2 min Security

Chrome extensions remain a threat even after Google’s Manifest V3

Chrome extensions remain a threat even after Google’s Manifest V3

With Manifest V3, Google wants to make Chromium browsers more secure. That’s a relative term, because V3-based extensions are by no means truly safe from security threats.

This is according to research by SquareX. Among other things, extensions can bypass security features and even steal video feeds from Google Meet and Zoom Web without permissions. Also, rogue GitHub users can be added to repositories and redirects to phishing pages are possible, for example toward sites disguised as password managers.

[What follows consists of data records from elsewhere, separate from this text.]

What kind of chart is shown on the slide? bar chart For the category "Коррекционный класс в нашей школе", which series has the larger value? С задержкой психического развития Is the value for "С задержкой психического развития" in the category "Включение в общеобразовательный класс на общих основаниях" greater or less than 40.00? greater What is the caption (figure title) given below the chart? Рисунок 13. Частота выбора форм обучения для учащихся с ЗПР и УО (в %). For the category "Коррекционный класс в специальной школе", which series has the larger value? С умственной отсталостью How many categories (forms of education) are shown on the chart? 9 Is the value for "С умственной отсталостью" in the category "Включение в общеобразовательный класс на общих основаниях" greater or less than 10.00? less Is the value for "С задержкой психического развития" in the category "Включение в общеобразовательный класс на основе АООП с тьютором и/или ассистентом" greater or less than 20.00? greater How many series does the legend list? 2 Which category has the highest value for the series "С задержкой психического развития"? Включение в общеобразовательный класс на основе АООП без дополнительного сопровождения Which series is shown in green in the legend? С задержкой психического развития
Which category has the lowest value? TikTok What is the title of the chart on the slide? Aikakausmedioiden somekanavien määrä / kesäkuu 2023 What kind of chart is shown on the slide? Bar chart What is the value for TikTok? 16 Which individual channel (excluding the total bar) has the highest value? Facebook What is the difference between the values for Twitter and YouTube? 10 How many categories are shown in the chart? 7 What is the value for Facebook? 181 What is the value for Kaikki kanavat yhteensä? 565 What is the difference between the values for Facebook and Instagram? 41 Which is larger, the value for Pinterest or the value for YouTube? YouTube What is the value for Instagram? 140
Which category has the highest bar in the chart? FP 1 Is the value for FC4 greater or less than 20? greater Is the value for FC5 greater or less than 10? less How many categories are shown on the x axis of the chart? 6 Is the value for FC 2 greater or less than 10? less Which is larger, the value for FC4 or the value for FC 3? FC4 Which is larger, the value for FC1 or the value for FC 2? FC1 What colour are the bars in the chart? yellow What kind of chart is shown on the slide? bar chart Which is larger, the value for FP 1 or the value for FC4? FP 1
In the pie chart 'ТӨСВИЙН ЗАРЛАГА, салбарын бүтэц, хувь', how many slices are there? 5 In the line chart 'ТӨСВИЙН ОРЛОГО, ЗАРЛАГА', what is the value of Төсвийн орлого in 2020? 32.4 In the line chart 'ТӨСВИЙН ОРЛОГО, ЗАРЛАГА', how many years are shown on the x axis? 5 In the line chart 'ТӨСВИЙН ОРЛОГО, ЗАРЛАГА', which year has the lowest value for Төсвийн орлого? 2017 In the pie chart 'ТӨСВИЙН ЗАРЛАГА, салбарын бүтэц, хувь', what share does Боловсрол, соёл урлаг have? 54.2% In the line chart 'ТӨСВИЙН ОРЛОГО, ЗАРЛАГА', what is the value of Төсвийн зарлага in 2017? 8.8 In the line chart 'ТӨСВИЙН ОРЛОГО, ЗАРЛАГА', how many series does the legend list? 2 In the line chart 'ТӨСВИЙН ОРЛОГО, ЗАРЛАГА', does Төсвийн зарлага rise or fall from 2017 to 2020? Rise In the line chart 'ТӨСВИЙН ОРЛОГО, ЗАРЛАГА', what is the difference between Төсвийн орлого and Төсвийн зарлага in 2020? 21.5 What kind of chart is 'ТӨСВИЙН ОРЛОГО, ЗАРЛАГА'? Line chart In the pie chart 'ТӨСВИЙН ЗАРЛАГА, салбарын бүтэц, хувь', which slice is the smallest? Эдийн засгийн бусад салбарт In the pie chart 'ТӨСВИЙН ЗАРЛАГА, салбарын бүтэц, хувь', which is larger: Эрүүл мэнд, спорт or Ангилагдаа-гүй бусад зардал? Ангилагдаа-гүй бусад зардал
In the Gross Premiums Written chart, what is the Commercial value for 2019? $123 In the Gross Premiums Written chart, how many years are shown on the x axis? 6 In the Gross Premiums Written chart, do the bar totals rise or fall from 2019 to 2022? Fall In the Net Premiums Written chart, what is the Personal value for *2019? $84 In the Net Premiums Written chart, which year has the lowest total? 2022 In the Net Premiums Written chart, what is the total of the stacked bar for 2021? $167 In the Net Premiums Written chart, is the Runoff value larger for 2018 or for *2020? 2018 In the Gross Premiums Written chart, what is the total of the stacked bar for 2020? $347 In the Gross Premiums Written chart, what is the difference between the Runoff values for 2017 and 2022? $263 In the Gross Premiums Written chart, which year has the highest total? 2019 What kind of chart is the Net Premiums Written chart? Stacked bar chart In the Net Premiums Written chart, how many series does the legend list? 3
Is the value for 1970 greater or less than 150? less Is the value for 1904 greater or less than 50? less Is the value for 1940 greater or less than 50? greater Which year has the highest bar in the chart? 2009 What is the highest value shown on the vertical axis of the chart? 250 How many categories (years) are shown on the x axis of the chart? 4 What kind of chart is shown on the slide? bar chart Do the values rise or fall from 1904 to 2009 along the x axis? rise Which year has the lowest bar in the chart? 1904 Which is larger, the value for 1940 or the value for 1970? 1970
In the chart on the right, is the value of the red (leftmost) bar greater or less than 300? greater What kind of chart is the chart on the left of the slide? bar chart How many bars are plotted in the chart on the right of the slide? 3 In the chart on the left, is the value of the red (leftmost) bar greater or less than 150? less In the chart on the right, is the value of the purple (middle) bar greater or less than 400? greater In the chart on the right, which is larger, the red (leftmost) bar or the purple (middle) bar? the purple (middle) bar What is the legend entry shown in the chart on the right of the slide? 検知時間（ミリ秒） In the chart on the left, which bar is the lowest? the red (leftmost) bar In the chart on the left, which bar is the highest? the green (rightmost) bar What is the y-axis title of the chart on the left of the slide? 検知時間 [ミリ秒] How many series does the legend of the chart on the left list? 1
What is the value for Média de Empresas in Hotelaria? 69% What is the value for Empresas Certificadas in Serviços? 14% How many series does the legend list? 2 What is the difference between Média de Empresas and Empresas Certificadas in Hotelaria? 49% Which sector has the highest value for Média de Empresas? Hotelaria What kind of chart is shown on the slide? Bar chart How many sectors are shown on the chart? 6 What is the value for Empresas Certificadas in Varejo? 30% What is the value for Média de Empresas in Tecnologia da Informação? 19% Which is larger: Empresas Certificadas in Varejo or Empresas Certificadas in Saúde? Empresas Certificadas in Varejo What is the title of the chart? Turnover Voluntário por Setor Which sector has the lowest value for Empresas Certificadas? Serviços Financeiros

It’s a painful conclusion, especially since security was a key objective for Manifest V3. Moving to V3 also requires a lot of work for developers. As yet, security issues remain as ever, although modified Google policies may yet resolve the circumvention of built-in security features.

Manifesto V3 repeat of V2

There has been much criticism of the oft-delayed Manifesto V3. Despite Google’s intention to make the standard more secure and privacy-sensitive, many popular extensions are in danger of disappearing. For example, uBlock Origin is incompatible with many other adblockers. This has driven Opera, a user of Google’s Chromium codebase, to maintain support for adblockers of its own accord.

Developers thus have to make their extensions compatible with V3, where restrictive rules often prevent them from doing so. A similar problem occurred with Manifest V2, rolled out in 2012. A LastPass developer noted at the time that a significant number of browser users were still using an outdated Chrome browser with Manifest V1, making compatibility for extensions based on V2 a hell of a task. The percentages were admittedly small, but those users still gave terrible reviews, thus leading to some reputational damage for the company.

Google also cleans up on its own

A few months ago, Manifesto V3 also showed Google had to make hard choices within its own extension offerings. Some of its own Chrome extensions will not make the transition from Manifest V2. Is it really such a big job to sort out V3 compatibility?

It seems like it is. For example, no more code that is remotely hosted may be run, as it’s not validated. From now on, an extension can only execute JavaScript that is in the package and thus has gone through the Chrome Web Store review process. Other changes eliminate unnecessary use of resources but require even more manual work by developers.